● **What is required**
Please set down part of the wastewater pollution page word for word, starting with "- Check your" and going on through "purchasing phthalate-free alternatives.".

● **Passage provided**
──────────

Water pollution caused by cosmetic chemicals, cleaning supplies and plastics
Down the Drain: » in Manufacturing
Hormone-disrupting chemicals are used in the manufacture of a multitude of consumer and industrial products. Reformulating products and adapting manufacturing processes can help to reduce exposures to these chemicals.
•We tested wastewater from manufacturers of adhesives, beverages, paper products, pharmaceuticals, and plastic bags.
•We detected 4 of 5 phthalates.
•We detected bisphenol A.
•We detected triclosan.
Hormone-disrupting contaminants were detected in Manufacturing Wastewater (parts per billion)
|Plastic Bags||Paper Products||Beverages||Adhesives|
Phthalates in manufacturing
We detected 4 of 5 phthalates in wastewater from facilities that manufacture pharmaceuticals, plastic bags, paper products, and adhesives. Studies show phthalates are common contaminants of people as well as streams and rivers (Kolpin 2002; CDC 2005; Wolff 2007).
Phthalates are used to make a broad range of products:
– Adhesives – Blood-product storage – Car-care products – Carpet – Cosmetics & personal care products – Detergent – Electronics – Enamels/glass – Food containers – Fragrance – Home & garden products – Industrial/lubricating oils – Inks & Dyes – Insecticides & insect repellants – IVs – Nail polish – Packaging film – Paint – Paper – Pill coatings – PVC & flexible plastics – Rubber – Rubbing alcohol – Stains & texture coatings – Toys – Varnish, sealants, lacquer – Vinyl-flooring products – Windshield cleaners
To reduce exposures to phthalates from manufacturing:
- If you own or work in a manufacturing facility that produces a product containing phthalates, investigate the possibility of reformulating the product to eliminate these chemicals.
- Check your facility for other products that may contain phthalates – for example, vinyl tubing, or housekeeping chemicals listing "fragrance" as an ingredient – and replace them with phthalate-free alternatives.
- As a consumer, you can reduce the market for products containing phthalates by purchasing phthalate-free alternatives.

──────────

● **Available data**
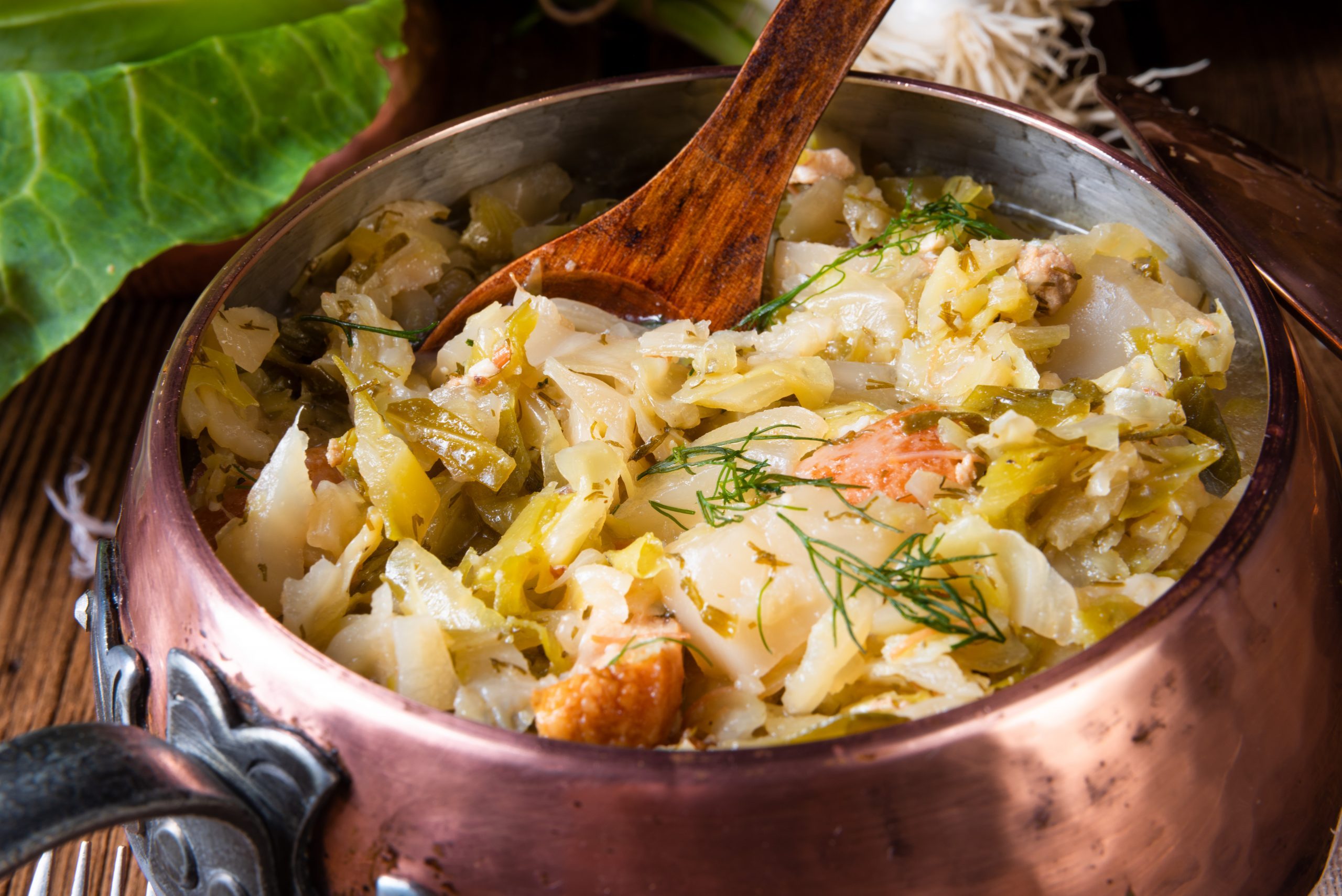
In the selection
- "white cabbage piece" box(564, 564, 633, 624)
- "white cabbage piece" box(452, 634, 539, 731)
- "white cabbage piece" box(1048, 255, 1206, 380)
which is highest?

──────────

● **Answer to this problem**
- Check your facility for other products that may contain phthalates – for example, vinyl tubing, or housekeeping chemicals listing "fragrance" as an ingredient – and replace them with phthalate-free alternatives.
- As a consumer, you can reduce the market for products containing phthalates by purchasing phthalate-free alternatives.